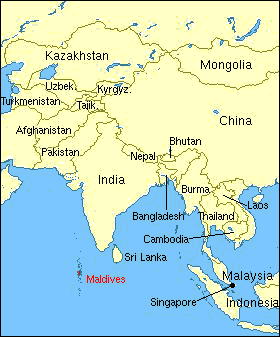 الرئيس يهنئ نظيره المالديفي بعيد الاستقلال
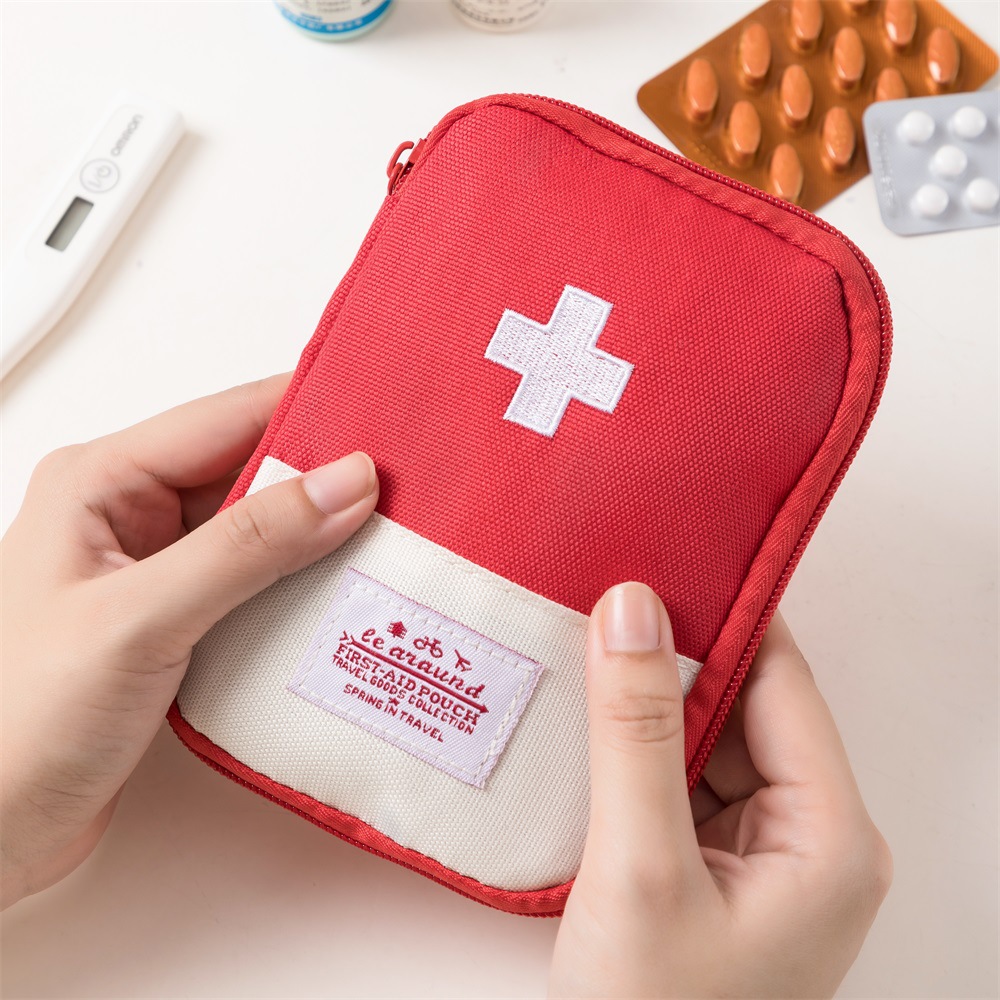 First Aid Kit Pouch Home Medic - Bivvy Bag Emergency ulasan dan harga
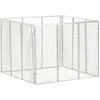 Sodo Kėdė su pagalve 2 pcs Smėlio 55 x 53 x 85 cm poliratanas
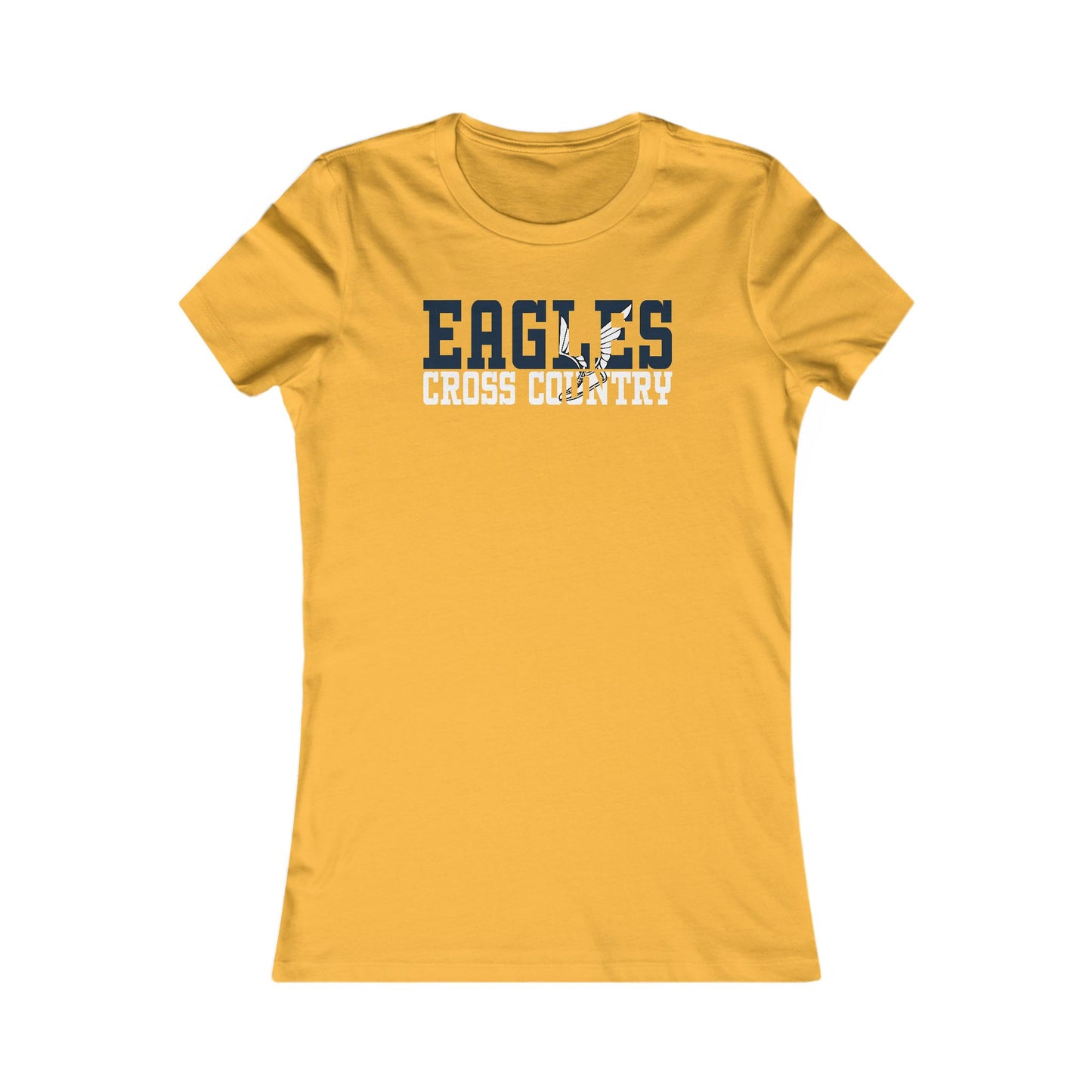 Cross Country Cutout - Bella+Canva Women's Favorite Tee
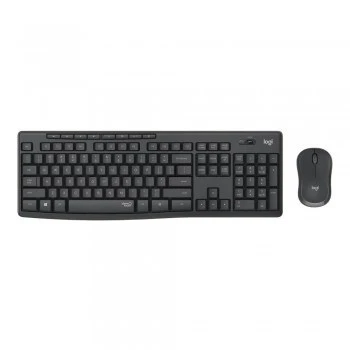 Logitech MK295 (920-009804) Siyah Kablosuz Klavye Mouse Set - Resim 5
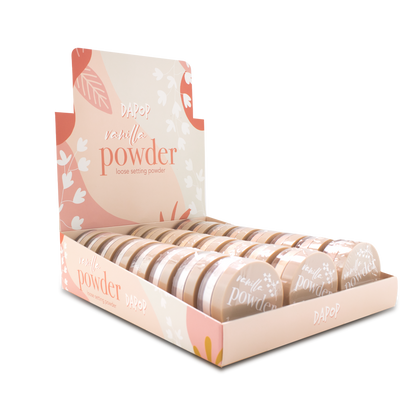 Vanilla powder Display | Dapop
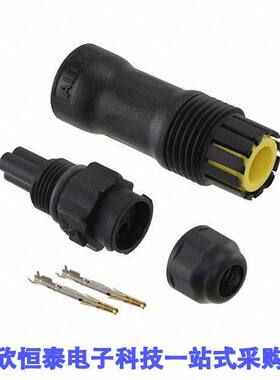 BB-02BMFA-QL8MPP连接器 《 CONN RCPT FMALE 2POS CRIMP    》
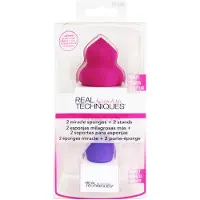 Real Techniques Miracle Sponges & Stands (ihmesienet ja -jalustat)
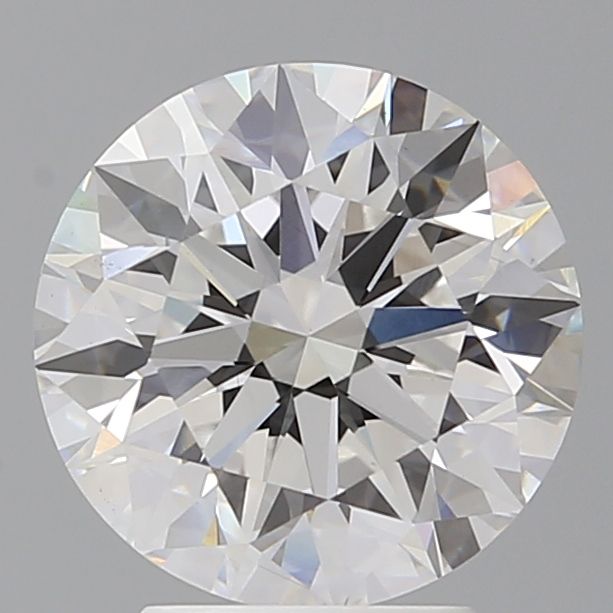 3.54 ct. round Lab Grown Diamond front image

§

#### ABOUT THIS EXERCISE:
Update the listing above by changing "Lab Grown" to "Lab-Created" and leaving every other word as it is. Return the lines as text only, without the pictures.

#### ANSWER:
 الرئيس يهنئ نظيره المالديفي بعيد الاستقلال
 First Aid Kit Pouch Home Medic - Bivvy Bag Emergency ulasan dan harga
 Sodo Kėdė su pagalve 2 pcs Smėlio 55 x 53 x 85 cm poliratanas
 Cross Country Cutout - Bella+Canva Women's Favorite Tee
 Logitech MK295 (920-009804) Siyah Kablosuz Klavye Mouse Set - Resim 5
 Vanilla powder Display | Dapop
 BB-02BMFA-QL8MPP连接器 《 CONN RCPT FMALE 2POS CRIMP    》
 Real Techniques Miracle Sponges & Stands (ihmesienet ja -jalustat)
 3.54 ct. round Lab-Created Diamond front image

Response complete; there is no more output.